Mi cabeza daba vueltas, me sentía mareada y desorientada, trate de abrir los ojos pera una fuerte luz me lo impedía, había alguien que tocaba mi cara.
-¿está bien?- pregunto la voz de una mujer
-sí, solo estaba en shock pero ya está reaccionando- respondió el que supuse era el médico por su voz.
- oh, qué alivio gracias papa, creo que rose la conoce, deberías avisarle.
- si lo hare, quédate aquí por si despierta, cualquier cosa me avisas ¿está bien?
-si papa, nos vemos luego –
- Adiós- se sintieron unos pasos y luego todo volvió a silencio.
Abrí los ojos lentamente mientras se acostumbraban a la luz. Cuando ya se acostumbraron pude ver el lugar en donde me encontraba, tal como me lo imaginaba estaba en un hospital, todo era de color blanco, gire mi cabeza un poco y dolió, sentía una fuerte punzada en la frente, levante una mano pero sentí que alguien me retenía.
- cuidado, tienes los puntos recién puestos no deberías tocarte- era la misma joven que había visto cuando me baje del auto del muchacho fornido.- por cierto soy Alice Cullen, un gusto.- ¿Cullen? ese apellido me era conocido.
-un gusto… por casualidad ¿conoces a Rosalie? – tenía que preguntarlo-
-si ella es mi hermana, junto con Edward quizás los conozcas.
Se me vino a la mente la imagen de la mujer que me llevo a mi casa el día que llegue a Forks, pero en otro momento lo preguntaría, no tenía ganas de hablar más por ahora.
-sabes, no tienes que decir nada pero todo va a estar bien si, jamás nadie te volverá a tocar.
Las lagrimas se agolparon en mis ojos, el solo recordar la imagen de esos dos infelices me hacía temblar de miedo, si no hubiese sido por que llego… ese joven.
-gracias- dije entre lágrimas- si no hubiese sido por ti y tu novio…. No lo quiero ni pensar.- las lagrimas salían sin control, Alice se acerco y me abrazo fuertemente.
- no te preocupes si no hubiese llegado jamás me lo hubiese perdonado, y Emmett no es mi novio él es mi amigo y cuñado.
-oh, perdón.- dije aun llorando-
- no te preocupes por eso ahora- froto su mano en mi brazo para reconfortarme.- emmm , tu nombre es Isabella ¿verdad?
-s… si….- respondí como pude entre las lagrimas.
- tu padre está afuera esperando, en la cafetería, le dije que mi padre, que por cierto es quien te atendió, dijo que te dejáramos descansar
-¿como esta?- tenía miedo de su reacción, de seguro se echaría toda la culpa.
-emmm, no lo sé quizás lo mejor es que lo dejes entrar.
- si… ¿le puedes decir que ya desperté por favor?
-claro, nos vemos luego ¿sí?
-sí, fue un gusto conocerte de verdad – me sonrió y luego salió de la habitación.
No sé porque tenía que estar en el hospital, esos tipos no me alcanzaron a hacer nada, solo fue el susto. Pero luego recordé las veces en que me empujo haciendo que me golpeara la mano y la frente, mire mi mano y tenía un yeso que llegaba hasta el codo, levante la otra mano con cuidado y toque mi frente había un gran parche, de seguro que se veía grave pero no lo era en realidad. Estaba en eso cuando sentí que la puerta se abrió, compuse mi rostro lo mejor que pude para no preocuparlo, Entro con la mirada gacha y cerró la puerta quedándose de pie junto a esta, lentamente levanto la cara y me miro fijamente. Sus ojos estaban rojos y sus mejillas tenían rastros de lágrimas, verlo así me partió el corazón.

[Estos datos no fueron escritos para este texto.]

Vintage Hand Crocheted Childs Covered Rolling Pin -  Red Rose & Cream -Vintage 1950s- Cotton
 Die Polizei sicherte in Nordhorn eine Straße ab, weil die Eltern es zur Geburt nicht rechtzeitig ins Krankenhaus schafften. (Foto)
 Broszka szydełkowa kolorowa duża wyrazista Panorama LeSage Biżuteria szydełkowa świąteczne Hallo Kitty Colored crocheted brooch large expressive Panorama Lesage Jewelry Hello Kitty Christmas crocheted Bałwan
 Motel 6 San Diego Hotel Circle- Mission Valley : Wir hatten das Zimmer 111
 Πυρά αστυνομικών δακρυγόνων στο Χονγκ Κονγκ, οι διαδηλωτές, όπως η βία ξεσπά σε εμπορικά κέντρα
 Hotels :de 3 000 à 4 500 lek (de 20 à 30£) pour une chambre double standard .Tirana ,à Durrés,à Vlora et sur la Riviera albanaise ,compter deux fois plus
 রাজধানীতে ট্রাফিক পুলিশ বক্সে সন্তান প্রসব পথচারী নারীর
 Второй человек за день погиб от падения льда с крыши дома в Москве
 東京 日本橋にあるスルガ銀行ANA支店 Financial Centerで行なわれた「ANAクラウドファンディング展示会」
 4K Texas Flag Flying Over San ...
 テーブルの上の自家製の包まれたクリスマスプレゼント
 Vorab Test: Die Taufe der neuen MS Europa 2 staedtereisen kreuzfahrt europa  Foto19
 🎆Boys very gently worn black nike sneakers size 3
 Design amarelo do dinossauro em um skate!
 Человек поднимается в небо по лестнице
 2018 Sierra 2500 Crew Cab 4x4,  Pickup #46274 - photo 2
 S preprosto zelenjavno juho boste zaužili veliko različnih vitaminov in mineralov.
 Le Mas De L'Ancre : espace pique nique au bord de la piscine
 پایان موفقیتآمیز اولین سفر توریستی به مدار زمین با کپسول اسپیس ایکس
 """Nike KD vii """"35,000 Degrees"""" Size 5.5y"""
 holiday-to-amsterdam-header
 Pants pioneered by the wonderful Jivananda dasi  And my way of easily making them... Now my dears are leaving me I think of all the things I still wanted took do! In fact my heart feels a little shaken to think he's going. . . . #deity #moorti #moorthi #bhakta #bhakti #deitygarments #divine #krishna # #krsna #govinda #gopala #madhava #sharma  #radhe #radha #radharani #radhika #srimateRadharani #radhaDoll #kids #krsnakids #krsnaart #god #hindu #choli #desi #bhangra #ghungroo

-papa….- no pude decir nada más porque ya estaba a mi lado abrazándome con fuerza y llorando desconsoladamente, no pude aguantar y me puse a llorar con él en silencio.
Luego de unos minutos me pude controlar para poder hablar.
- Papa, tranquilo estoy bien.- me separe un poco para poder mirarlo
-perdóname hija esto es mi culpa- dijo entre sollozos aun abrazándome- nunca debí dejar que te fueras sola.
- papa está bien, no me hicieron nada, y esto no es tu culpa, quizás hubiese pasado en otro momento o mientras estaba con mama pero no tiene nada que ver contigo ¿está bien?- debía entender que esto no era su culpa, no era culpa de nadie solo de mi mala suerte… y pensándolo bien, siempre me pasaba algo cuando andaba sola… creo que definitivamente la mala suerte me persigue.
-siempre voy a pensar que es mi culpa, perdóname hija-
- no hay nada que perdonar papa, no es tu culpa y ya no quiero hablar de eso ¿sí?
-está bien, el doctor dijo que mañana ya podrías salir de aquí- trato de componer el rostro pero sabía que algo pasaba por su mente, lo sabía porque su ceño estaba levemente fruncido. Algo estaba pensando.
Hola de nuevo… perdón por demorarme tanto en subir un capitulo y por hacerlas esperar a todas aquellas que me lean … mil gracias
Me motivan a escribir :D
Espero les guste...Adiós.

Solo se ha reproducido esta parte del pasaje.